The court heard the plea and sustained it, to which exception was taken to this Court. The trial court rendered the following decision:

*418“On the plea in bar interposed in this case, it seems to me that the main point now before the court is that at the time the present suit was filed there was pending in the Circuit Court an action of ejectment filed December, 1896, to recover the same premises for which this action is brought. Its object was the same and the premises in controversy the same. I think that if that original action had been a mistake on the part of counsel or if in the language of the counsel it had been a false proceeding, the proper course for counsel to have taken would have been to have discontinued that prior action. He elected his remedy and until he discontinues it he must abide by it; he certainly must file no other action for the same object at the same time. I therefore sustain the plea in bar.
It seems to me that as this point is decisive of the case, it is unnecessary to decide the question as to whether the affidavit is sufficient on the plea in bar setting up the question of title.
Plea sustained.”

The defendant contends that the suit is abated by reason of the pendency of another suit.
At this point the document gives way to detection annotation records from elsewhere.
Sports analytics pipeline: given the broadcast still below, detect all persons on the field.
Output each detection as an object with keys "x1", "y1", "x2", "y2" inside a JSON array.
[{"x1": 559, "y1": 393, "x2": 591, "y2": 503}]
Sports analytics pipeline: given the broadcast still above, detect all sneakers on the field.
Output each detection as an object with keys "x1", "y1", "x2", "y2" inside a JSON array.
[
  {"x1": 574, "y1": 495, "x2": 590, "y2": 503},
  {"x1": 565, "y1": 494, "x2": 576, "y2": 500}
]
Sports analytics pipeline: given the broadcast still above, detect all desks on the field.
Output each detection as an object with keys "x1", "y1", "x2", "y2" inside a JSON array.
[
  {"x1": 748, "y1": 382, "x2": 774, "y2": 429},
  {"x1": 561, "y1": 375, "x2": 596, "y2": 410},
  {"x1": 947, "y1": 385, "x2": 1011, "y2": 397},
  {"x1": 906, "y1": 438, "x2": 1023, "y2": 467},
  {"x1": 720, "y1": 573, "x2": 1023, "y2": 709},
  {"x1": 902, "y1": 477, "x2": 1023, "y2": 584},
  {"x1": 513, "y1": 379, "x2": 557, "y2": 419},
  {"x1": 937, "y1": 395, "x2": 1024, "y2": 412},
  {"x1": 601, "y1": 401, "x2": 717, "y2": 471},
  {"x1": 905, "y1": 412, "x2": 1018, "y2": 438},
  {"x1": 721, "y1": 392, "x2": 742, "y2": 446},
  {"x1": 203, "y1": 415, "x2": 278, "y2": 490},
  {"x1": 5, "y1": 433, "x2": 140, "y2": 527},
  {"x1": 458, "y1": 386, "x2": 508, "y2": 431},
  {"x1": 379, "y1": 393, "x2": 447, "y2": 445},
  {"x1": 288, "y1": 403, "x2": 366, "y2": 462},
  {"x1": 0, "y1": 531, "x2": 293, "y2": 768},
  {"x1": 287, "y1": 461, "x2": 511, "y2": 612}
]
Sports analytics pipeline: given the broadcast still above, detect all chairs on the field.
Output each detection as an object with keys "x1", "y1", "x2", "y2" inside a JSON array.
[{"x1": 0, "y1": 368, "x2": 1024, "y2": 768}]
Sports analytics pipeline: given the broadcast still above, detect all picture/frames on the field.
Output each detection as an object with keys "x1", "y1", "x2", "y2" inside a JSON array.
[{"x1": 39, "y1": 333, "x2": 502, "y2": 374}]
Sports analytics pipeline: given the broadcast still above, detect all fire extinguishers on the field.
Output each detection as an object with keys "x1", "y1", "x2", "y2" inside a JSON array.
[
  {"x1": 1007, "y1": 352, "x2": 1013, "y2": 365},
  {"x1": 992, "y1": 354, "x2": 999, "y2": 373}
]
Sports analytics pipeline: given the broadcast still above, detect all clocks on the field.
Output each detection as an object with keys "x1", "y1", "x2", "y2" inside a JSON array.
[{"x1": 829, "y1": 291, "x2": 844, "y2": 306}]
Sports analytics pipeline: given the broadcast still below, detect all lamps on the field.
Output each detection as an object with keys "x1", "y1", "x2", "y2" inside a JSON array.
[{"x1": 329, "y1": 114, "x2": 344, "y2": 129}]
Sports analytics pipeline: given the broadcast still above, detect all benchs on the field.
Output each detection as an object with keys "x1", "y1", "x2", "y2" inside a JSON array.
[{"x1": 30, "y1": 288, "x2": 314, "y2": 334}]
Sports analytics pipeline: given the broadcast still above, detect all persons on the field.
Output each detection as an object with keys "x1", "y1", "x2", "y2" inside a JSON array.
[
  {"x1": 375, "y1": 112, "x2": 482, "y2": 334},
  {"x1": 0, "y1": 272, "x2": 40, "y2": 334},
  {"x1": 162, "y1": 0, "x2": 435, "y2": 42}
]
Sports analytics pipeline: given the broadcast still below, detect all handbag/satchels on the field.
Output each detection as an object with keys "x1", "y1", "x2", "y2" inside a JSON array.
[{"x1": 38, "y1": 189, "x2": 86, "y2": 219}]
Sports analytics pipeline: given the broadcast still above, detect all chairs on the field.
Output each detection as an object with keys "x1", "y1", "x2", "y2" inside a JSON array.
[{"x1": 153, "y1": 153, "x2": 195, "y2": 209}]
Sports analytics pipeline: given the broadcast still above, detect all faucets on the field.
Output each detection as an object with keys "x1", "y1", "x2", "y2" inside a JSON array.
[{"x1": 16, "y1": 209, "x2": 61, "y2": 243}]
The ground upon which courts proceed in abating a subsequent suit on the ground of the pendency of a former action between the same parties and for the same cause is, that the subsequent one is unnecessary and therefore oppressive and vexatious. But in order to sustain the plea of another action pending it must appear that the two suits are for the same cause or causes of action. "We have here first, ejectment, which may try the title to land and (or) the right of possession to it; and, second, the summary method of obtaining possession of land where there is the relation between the parties of landlord and tenant.

In the ejectment case the plaintiff claims title.' In the second case the plaintiff alleges that defendant is its tenant at will and is holding over after notice to quit. The causes of action are different. The plea alleges merely that the object in each of the suits is to recover the same identical property and premises. That this is not sufficient; see Larco v. Clements, 36 Cal. 132; *419Martin v. Splivato, 69 Ib. 611; Leonard v. Flynn, 89 Ib. 535; Campbell v. Potts, 26 S. E. (N. C.) 50. In Kessinger v. Whittaker, 82 Ill. 22, it is held “that the remedies given a purchaser of land under a decree of foreclosure by writ of possession and by forcible detainer are concurrent and both may be pursued until satisfaction is had. The pendency of proceedings by forcible detainer for possession, on appeal, cannot be set up in abatement of a motion for a writ of possession in the original cause.”

J. A. Magoon and R. D. Sillvman for plaintiffs. A. S. Humphreys and G. D. Gear for defendants.

“A pending replevin suit to recover goods taken in distress for rent does not bar an action against the surety for the rent.” King v. Blackmore, 72 Pa. St. 347.

The plea should show distinctly that the causes of action are the same. It does not.

The exceptions are sustained and the case remanded to the Circuit Court, First Circuit, for such further proceedings as may be necessary.

The question raised by the other plea — that of “title involved” in the second suit and therefore that the case is not within the jurisdiction of the District Court — is not before this Court. The bill of exceptions which sends up the decision of the trial court shows that this plea was not passed upon and no exception was taken to the ruling or refused to rule. "We cannot consider it.